● **EXERCISE DIRECTIONS**
Output all of the records word for word and drop the images.

● **DATA PROVIDED**
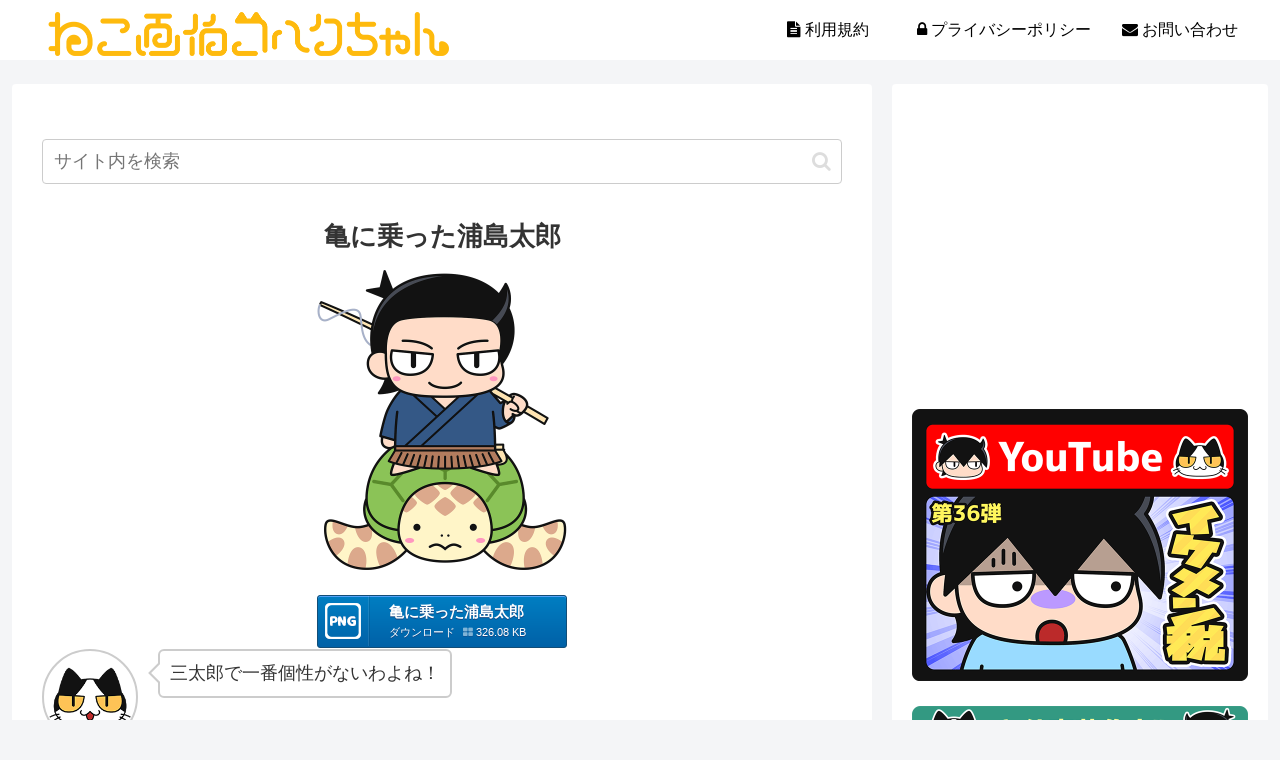

--- FILE ---
content_type: text/html; charset=utf-8
request_url: https://www.google.com/recaptcha/api2/aframe
body_size: 251
content:
<!DOCTYPE HTML><html><head><meta http-equiv="content-type" content="text/html; charset=UTF-8"></head><body><script nonce="kxBK06XG0lA9p06bHc9HDQ">/** Anti-fraud and anti-abuse applications only. See google.com/recaptcha */ try{var clients={'sodar':'https://pagead2.googlesyndication.com/pagead/sodar?'};window.addEventListener("message",function(a){try{if(a.source===window.parent){var b=JSON.parse(a.data);var c=clients[b['id']];if(c){var d=document.createElement('img');d.src=c+b['params']+'&rc='+(localStorage.getItem("rc::a")?sessionStorage.getItem("rc::b"):"");window.document.body.appendChild(d);sessionStorage.setItem("rc::e",parseInt(sessionStorage.getItem("rc::e")||0)+1);localStorage.setItem("rc::h",'1762825841686');}}}catch(b){}});window.parent.postMessage("_grecaptcha_ready", "*");}catch(b){}</script></body></html>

● **RESULT OF THIS TASK**
--- FILE ---
content_type: text/html; charset=utf-8
request_url: https://www.google.com/recaptcha/api2/aframe
body_size: 251
content:
<!DOCTYPE HTML><html><head><meta http-equiv="content-type" content="text/html; charset=UTF-8"></head><body><script nonce="kxBK06XG0lA9p06bHc9HDQ">/** Anti-fraud and anti-abuse applications only. See google.com/recaptcha */ try{var clients={'sodar':'https://pagead2.googlesyndication.com/pagead/sodar?'};window.addEventListener("message",function(a){try{if(a.source===window.parent){var b=JSON.parse(a.data);var c=clients[b['id']];if(c){var d=document.createElement('img');d.src=c+b['params']+'&rc='+(localStorage.getItem("rc::a")?sessionStorage.getItem("rc::b"):"");window.document.body.appendChild(d);sessionStorage.setItem("rc::e",parseInt(sessionStorage.getItem("rc::e")||0)+1);localStorage.setItem("rc::h",'1762825841686');}}}catch(b){}});window.parent.postMessage("_grecaptcha_ready", "*");}catch(b){}</script></body></html>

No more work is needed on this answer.